For more details on attribute hashes, see ATTRHASH section below.
Example:
* Schema
[str => {one_of => [qw/A B O AB/]}]
* Valid data
"A"
"B"
"O"
"AB"
* Invalid data
[] # does not satisfy type requirement, not a string
"C" # a string value, but does not satisfy the one_of attribute
Another example:
* Schema:
["int", {min=>0, divisible_by=>2}, {divisible_by=>3}]
The schema effectively requires that we
* Valid data:
6
12
* Invalid data:
-6 # an int, satisfies all divisible_by attributes, but not the min
Third Form (HASH)
{type=>TYPE,
attrs=>ATTRHASH, attr_hashes=>[ATTRHASH, ...],
def=>TYPEDEFS,
...}
The third form (HASH) is the most complete form where you can specify everything.

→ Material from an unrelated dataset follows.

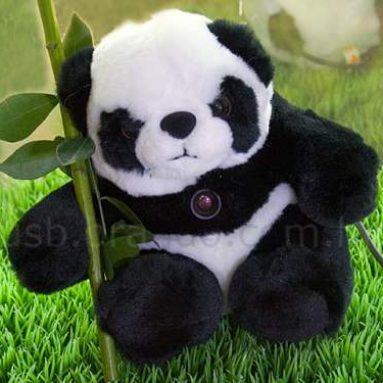 USB Panda Web Cam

The type key is required, while the rest are optional.
The second form is equivalent to this third form:
{type=>TYPE, attr_hashes=>[ATTRHASH, ...]}
where nothing but type name and attribute hashes are specified.
The first form is equivalent to this third form:
{type=>TYPE}
where nothing but type name is specified.
You can specify attribute hashes in attr_hashes key, or if you want to specify just one attribute hash, you can use the attrs key. If they are both present, attribute hashes from both will be used.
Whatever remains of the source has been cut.